Our Heritage and Royal Patronage

Royal Patronage

The Royal Russell community was deeply saddened to learn of the passing of our Patron, Her Majesty Queen Elizabeth II in 2022.  As Our Patron, Her Majesty inspired generations of Russellians through her life of duty and service, her example of kindness and her success in bringing communities together across the world through common aims.  

Royal Russell is proud to have enjoyed Royal Patronage from its foundation and Her Majesty The Queen visited our school on four occasions.

Her first visit was in 1950 as Princess Elizabeth; in 1963 she opened Cambridge House and the Practical Block and she joined our celebrations of 125 years in 1979.

In 2003 we held celebrations to mark our sesquicentennial year and Queen Elizabeth II again visited our School to open the Library and Sixth Form Centre.

In 2010 Prince Edward, Earl of Wessex officially opened our new Performing Arts Centre.

The School celebrated the occasion of Her Majesty's Diamond Jubilee in June 2012 and received a personal message of good wishes from The Queen.

Our Heritage

In 1853 a group of clerks from the wholesale warehouses in the City of London put their heads together to see what could be done to help the widow and young family of one of their colleagues who had just died.  They met in The George Hotel in Aldermansbury and set up a charity to look after orphan children from the families of their trade.

Within a year they had more than a thousand subscribers and a school was purchased in New Cross.  Lord John Russell, who had recently been the Prime Minister, agreed to become President of the School.

Charles Dickens who published his book ‘Bleak House' in 1853, made the following comment about those who supported our school in a speech he made at the London Tavern in 1857.  ‘This is a school which can provide such a home as their own dear children might find happy refuge in, if they themselves were taken early away.  And I fearlessly ask you, is this not a design which has claim to your sympathy?  Is it not the sort of school which is deserving of your support?'

By 1866 the school had grown considerably and moved to a new site in Russell Hill, Purley.

The school remained in Purley while, in 1924, Edward, Prince of Wales, laid the foundation stone for the current Chapel on the Coombe Lane / Ballards site.  Initially it was only the boys who moved up to the new site, the girls remaining at Purley.  During the second world war, the boys and girls changed venues as it was thought safer to have the girls further away from Croydon Airport.  The school operated on two sites until it was decided to sell the Russell Hill site and combine girls and boys in 1961.  It is very important that we recognise that until that time, most of the pupils who had attended the school had been paid for by generous contributions from members of the Drapery trade through a cycle of annual appeals.

The original school that was built on the Ballards estate was, in part, a memorial to the former pupils who sacrificed their lives during the war.

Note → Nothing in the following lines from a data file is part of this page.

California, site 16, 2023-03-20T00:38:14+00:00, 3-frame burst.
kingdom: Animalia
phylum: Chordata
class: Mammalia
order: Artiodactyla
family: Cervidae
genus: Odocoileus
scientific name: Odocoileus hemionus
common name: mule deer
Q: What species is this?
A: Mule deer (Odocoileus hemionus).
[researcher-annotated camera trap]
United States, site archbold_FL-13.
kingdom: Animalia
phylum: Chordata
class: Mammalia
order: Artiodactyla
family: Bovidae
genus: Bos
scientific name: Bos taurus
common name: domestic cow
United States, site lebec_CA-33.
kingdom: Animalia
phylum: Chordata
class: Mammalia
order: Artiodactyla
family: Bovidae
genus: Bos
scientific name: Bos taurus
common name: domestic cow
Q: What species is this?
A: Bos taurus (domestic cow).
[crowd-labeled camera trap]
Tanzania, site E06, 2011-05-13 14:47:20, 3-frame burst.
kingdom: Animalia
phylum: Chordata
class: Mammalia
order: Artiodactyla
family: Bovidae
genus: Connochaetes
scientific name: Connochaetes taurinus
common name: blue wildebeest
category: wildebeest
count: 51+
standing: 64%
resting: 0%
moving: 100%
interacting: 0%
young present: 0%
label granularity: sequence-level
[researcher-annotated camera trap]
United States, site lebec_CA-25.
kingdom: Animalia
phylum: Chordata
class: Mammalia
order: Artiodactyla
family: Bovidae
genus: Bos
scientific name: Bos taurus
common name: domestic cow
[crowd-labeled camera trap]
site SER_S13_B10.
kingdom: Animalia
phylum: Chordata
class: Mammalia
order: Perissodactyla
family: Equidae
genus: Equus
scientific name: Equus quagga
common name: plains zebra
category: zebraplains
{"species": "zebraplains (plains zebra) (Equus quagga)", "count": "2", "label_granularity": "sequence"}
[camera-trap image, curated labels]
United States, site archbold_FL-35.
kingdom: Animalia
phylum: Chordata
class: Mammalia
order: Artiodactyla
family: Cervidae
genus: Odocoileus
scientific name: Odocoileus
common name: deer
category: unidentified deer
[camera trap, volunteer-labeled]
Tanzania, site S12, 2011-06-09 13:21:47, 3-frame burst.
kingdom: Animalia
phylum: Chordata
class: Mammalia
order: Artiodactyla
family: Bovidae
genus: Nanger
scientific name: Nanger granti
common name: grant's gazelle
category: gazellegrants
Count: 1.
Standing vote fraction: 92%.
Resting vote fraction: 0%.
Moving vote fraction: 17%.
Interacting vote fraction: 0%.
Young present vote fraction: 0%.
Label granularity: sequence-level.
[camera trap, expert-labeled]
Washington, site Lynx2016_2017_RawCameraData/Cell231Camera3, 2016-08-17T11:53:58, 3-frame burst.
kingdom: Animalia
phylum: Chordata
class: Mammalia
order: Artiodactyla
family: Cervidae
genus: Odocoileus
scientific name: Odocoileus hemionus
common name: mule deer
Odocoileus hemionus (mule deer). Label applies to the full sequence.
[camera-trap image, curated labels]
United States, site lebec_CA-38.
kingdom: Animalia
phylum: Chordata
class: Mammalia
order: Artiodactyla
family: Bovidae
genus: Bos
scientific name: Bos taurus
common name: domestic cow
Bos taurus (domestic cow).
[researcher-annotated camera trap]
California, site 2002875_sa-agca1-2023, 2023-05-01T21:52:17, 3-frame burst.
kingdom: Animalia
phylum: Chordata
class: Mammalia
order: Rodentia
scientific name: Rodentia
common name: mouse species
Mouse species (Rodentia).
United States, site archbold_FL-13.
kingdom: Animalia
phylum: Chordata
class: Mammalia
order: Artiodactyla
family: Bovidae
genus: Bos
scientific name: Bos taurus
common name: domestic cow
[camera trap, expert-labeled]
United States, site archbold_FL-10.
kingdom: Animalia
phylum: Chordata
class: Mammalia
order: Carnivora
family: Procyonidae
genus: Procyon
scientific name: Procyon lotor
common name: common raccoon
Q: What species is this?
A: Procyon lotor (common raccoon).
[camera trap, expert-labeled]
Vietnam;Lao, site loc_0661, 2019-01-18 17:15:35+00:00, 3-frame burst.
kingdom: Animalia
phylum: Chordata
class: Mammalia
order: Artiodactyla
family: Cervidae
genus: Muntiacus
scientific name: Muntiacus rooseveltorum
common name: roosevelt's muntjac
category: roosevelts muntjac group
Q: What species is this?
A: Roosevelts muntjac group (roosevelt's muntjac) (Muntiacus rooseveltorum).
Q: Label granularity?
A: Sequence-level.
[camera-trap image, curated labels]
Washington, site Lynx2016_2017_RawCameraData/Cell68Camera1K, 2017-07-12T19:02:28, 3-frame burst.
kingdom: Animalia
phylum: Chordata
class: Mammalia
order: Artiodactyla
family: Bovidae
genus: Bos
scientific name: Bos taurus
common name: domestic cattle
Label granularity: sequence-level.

The original mansion stood at the top of what we know as Cambridge slope and the current Headmaster's house is all that remains of it today. The Ballards mansion did not provide sufficient accommodation to house both teaching and boarding facilities so Sir Aston Webb was asked to design the new buildings. Sir Aston Webb was President of The Royal Academy and is famous for designing the front of Buckingham Palace, Admiralty Arch as well as other well-known landmarks in London.  Parts of the new buildings were built due to the fact that various benefactors of the school raised large sums of money.  Other monies were sponsored by the large drapery stores.

Sadly early in the 1970's the school fell upon hard times and the governors decided that it should close.  This, for the staff and pupils concerned was devastating news and immediately prompted a new group, that eventually formed the new board of governors, to be set up.  This group soon established that the school could survive and so started the new era.

Before the threatened closure, the Junior School had been phased out and there were very few fee paying day pupils. This soon changed as it was necessary to create more income for the school.  The Junior School reopened, this time without boarders and many more day pupils were taken into the senior department.

At that time the senior school had three boys' house and just one girls' house.  It quickly became apparent that this situation needed to be changed.  With greater numbers in the school new day houses were created.  Boarding house life was considered a more friendly and personal environment than the basic class system and this was the reason for maintaining the house system for the day pupils.

Since the 1970's, the school has gone from strength to strength.  New and better facilities have been built, numbers of girls have increased and the academic record is one to be proud of.  The status of being a HMC school is one to be admired and is testament to the dedication of all those concerned with the running of the school.

The school is now independent of The Warehousemen, Clerks and Drapers Livery companies and operates as a charity under the direction of its own Board of Governors.

The high quality of education, and the facilities now enjoyed by our pupils can, therefore, be traced back to the foresight of the founders who established the school and the dedication of the financial benefactors who provided for its development, and the well-being of all pupils, who have passed through the school.